Task goal
In the copy, include every entry exactly but none of the pictures.

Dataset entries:
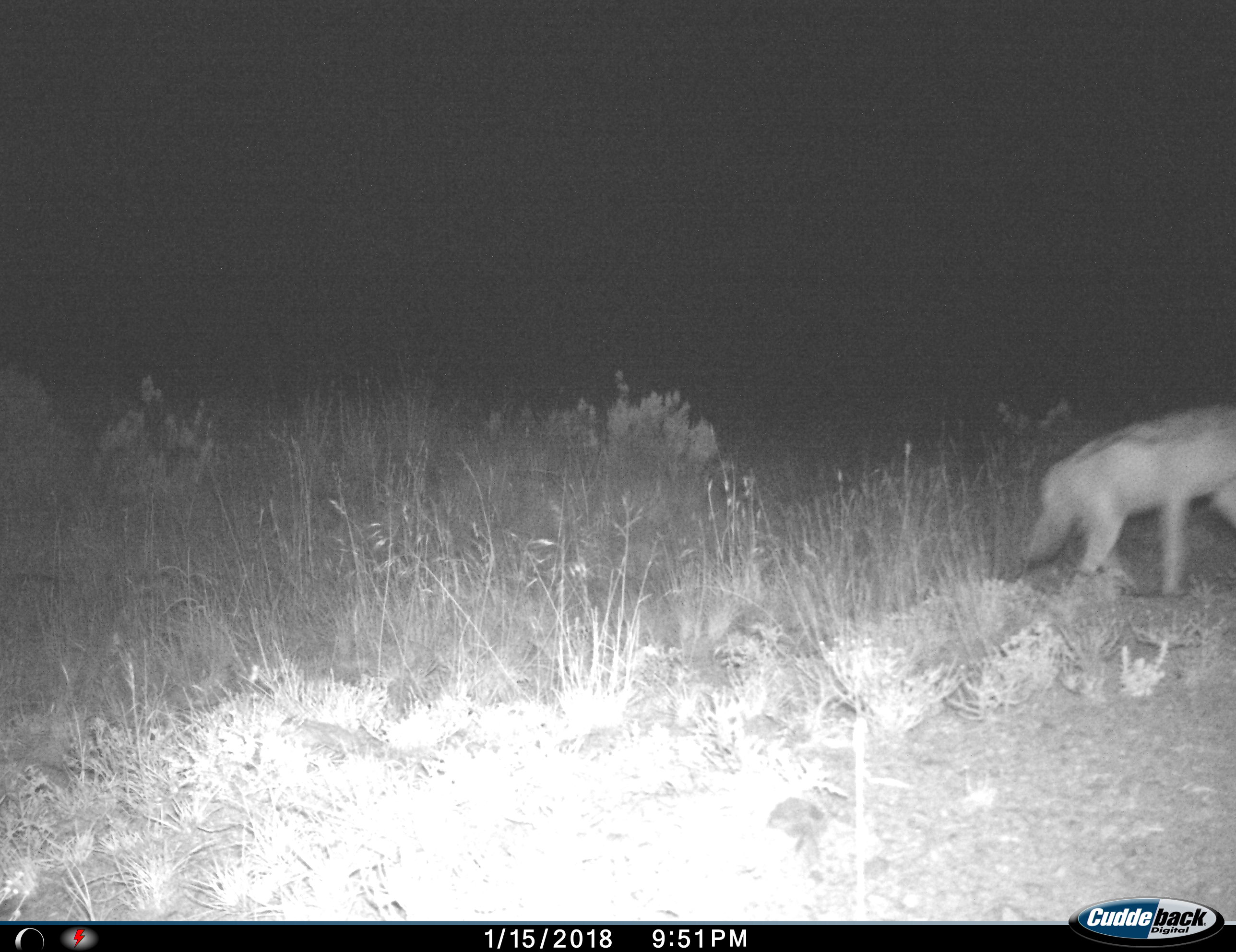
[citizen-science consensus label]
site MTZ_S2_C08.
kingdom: Animalia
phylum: Chordata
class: Mammalia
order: Carnivora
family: Canidae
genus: Lupulella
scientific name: Lupulella mesomelas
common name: black-backed jackal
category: jackalblackbacked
Jackalblackbacked (black-backed jackal) (Lupulella mesomelas), count 1. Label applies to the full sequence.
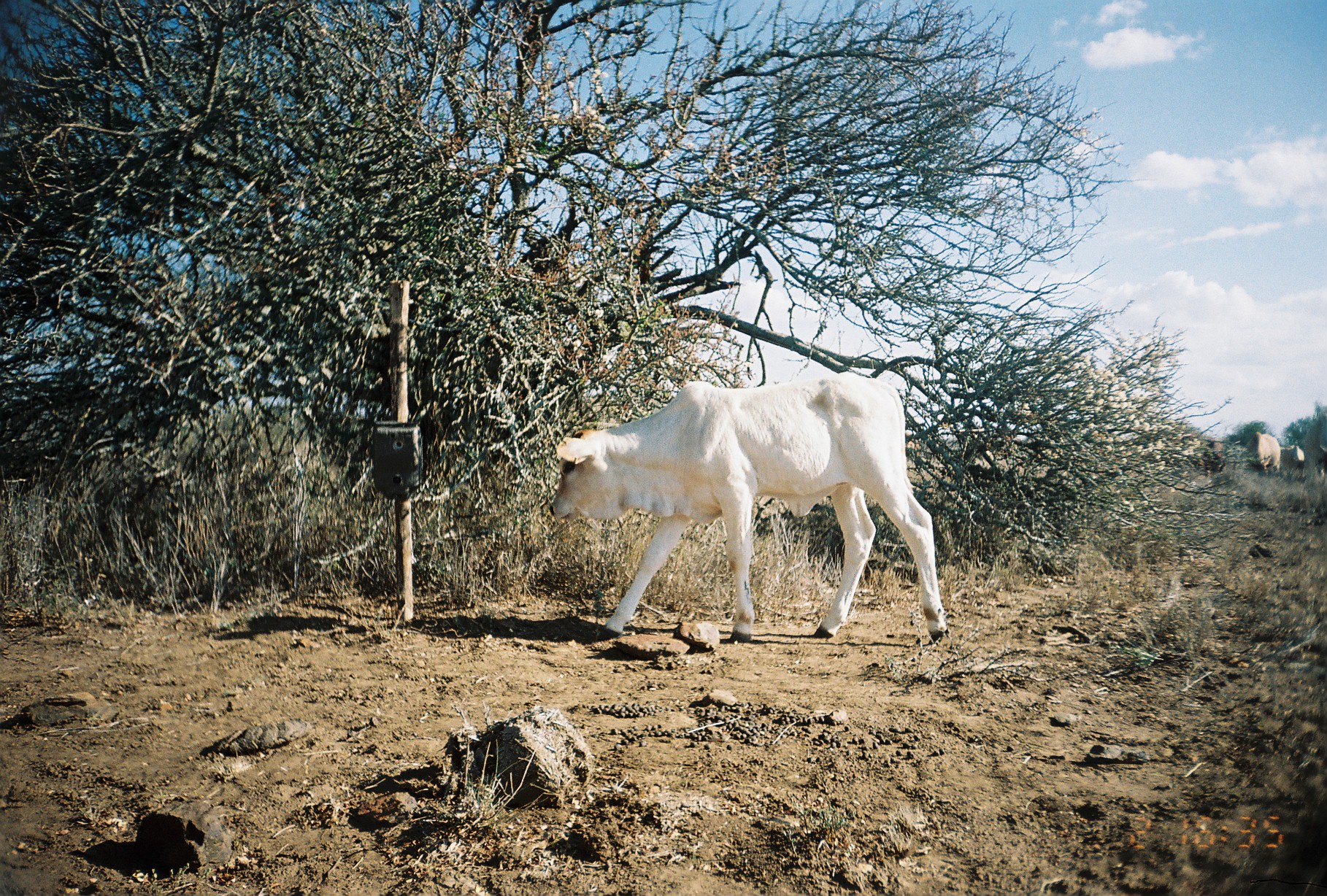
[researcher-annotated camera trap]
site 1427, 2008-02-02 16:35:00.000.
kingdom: Animalia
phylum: Chordata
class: Mammalia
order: Artiodactyla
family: Bovidae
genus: Bos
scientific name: Bos taurus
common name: domestic cattle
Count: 6.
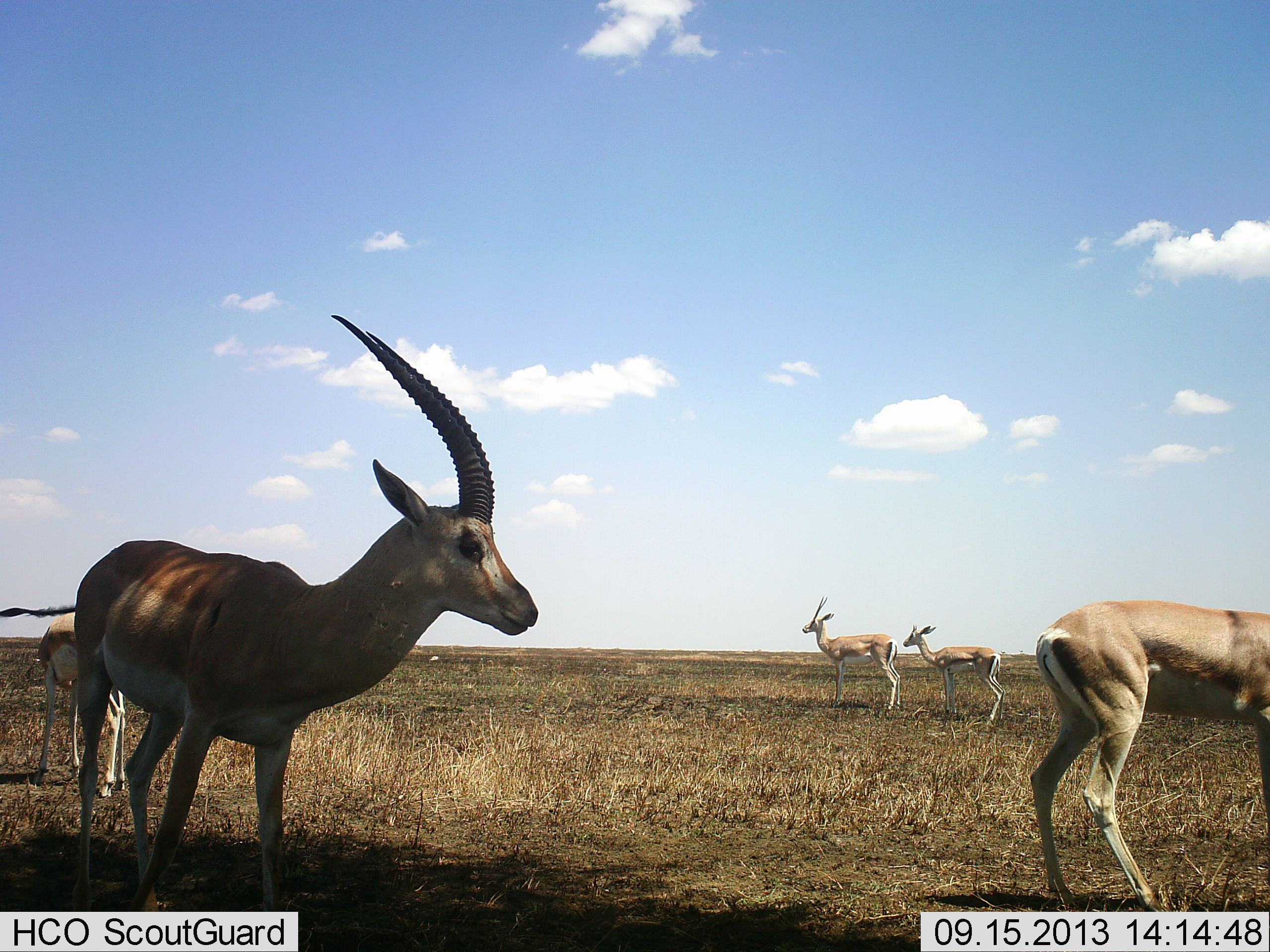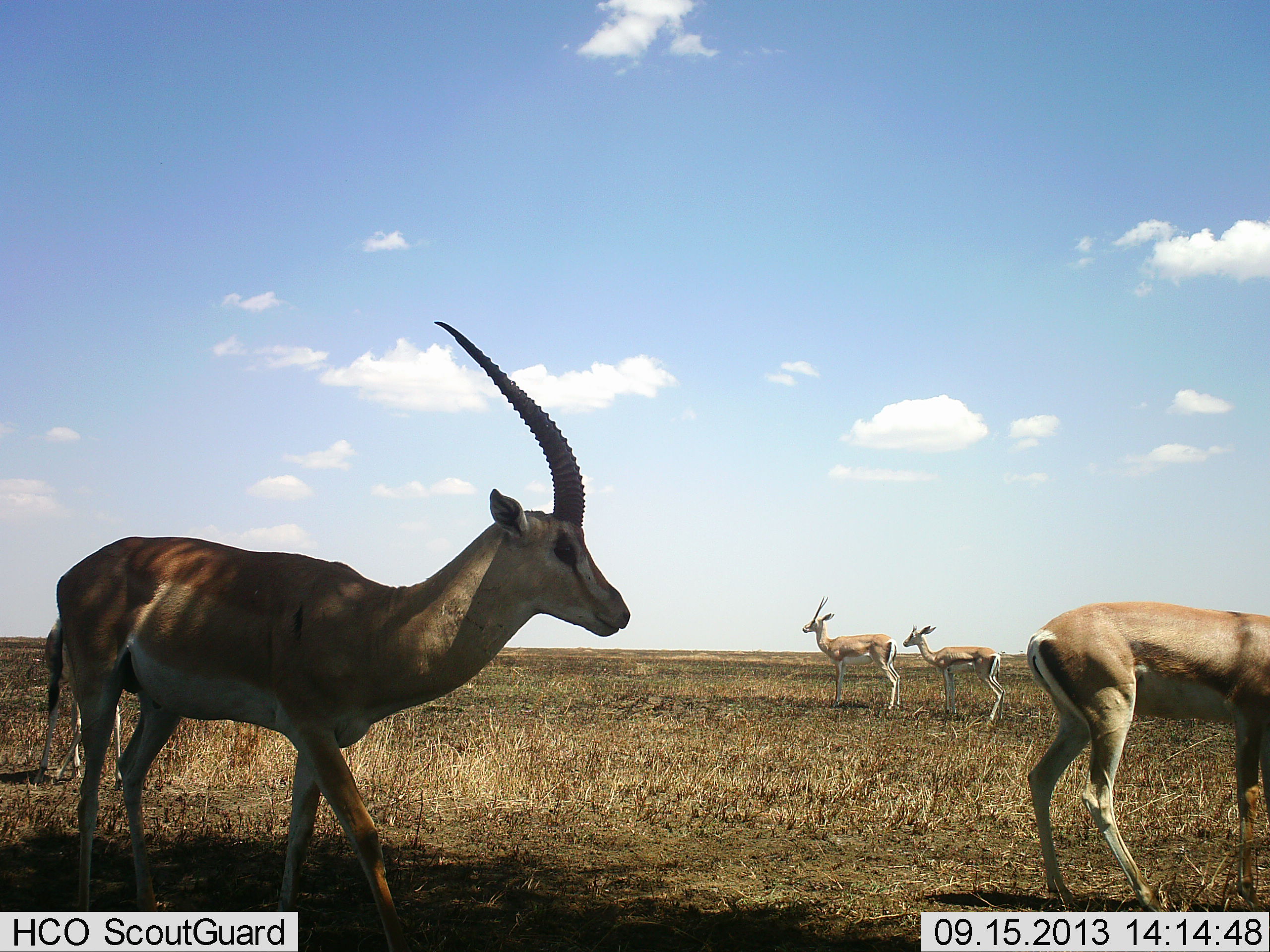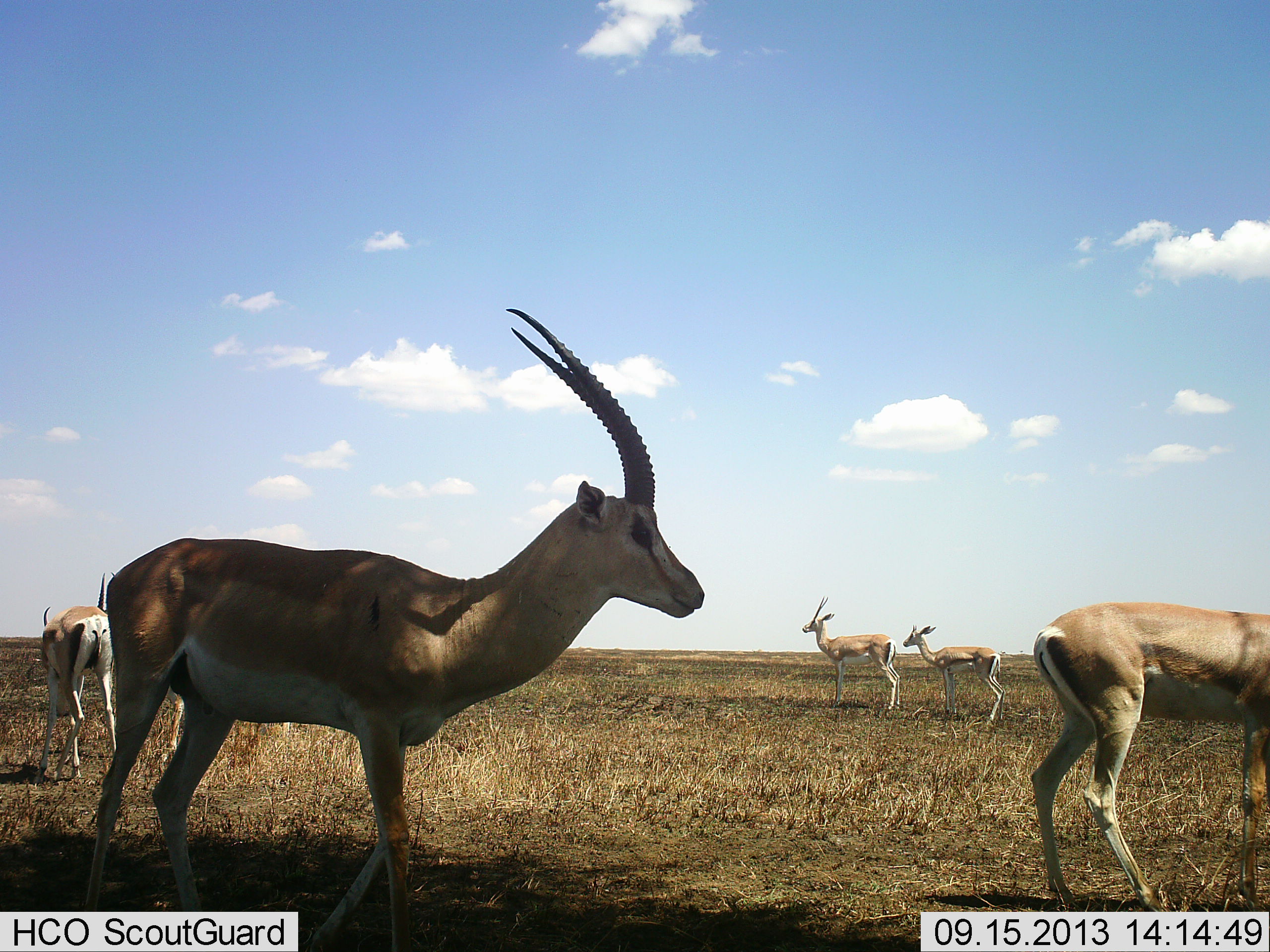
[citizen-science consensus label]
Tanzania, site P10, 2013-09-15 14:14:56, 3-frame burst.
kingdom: Animalia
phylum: Chordata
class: Mammalia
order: Artiodactyla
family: Bovidae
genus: Nanger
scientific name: Nanger granti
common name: grant's gazelle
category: gazellegrants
Gazellegrants (grant's gazelle) (Nanger granti), count 5. Behavior (volunteer vote fractions): standing 90%, resting 0%, moving 67%, interacting 0%. Young present (vote fraction): 10%. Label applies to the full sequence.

Finished task
[citizen-science consensus label]
site MTZ_S2_C08.
kingdom: Animalia
phylum: Chordata
class: Mammalia
order: Carnivora
family: Canidae
genus: Lupulella
scientific name: Lupulella mesomelas
common name: black-backed jackal
category: jackalblackbacked
Jackalblackbacked (black-backed jackal) (Lupulella mesomelas), count 1. Label applies to the full sequence.
[researcher-annotated camera trap]
site 1427, 2008-02-02 16:35:00.000.
kingdom: Animalia
phylum: Chordata
class: Mammalia
order: Artiodactyla
family: Bovidae
genus: Bos
scientific name: Bos taurus
common name: domestic cattle
Count: 6.
[citizen-science consensus label]
Tanzania, site P10, 2013-09-15 14:14:56, 3-frame burst.
kingdom: Animalia
phylum: Chordata
class: Mammalia
order: Artiodactyla
family: Bovidae
genus: Nanger
scientific name: Nanger granti
common name: grant's gazelle
category: gazellegrants
Gazellegrants (grant's gazelle) (Nanger granti), count 5. Behavior (volunteer vote fractions): standing 90%, resting 0%, moving 67%, interacting 0%. Young present (vote fraction): 10%. Label applies to the full sequence.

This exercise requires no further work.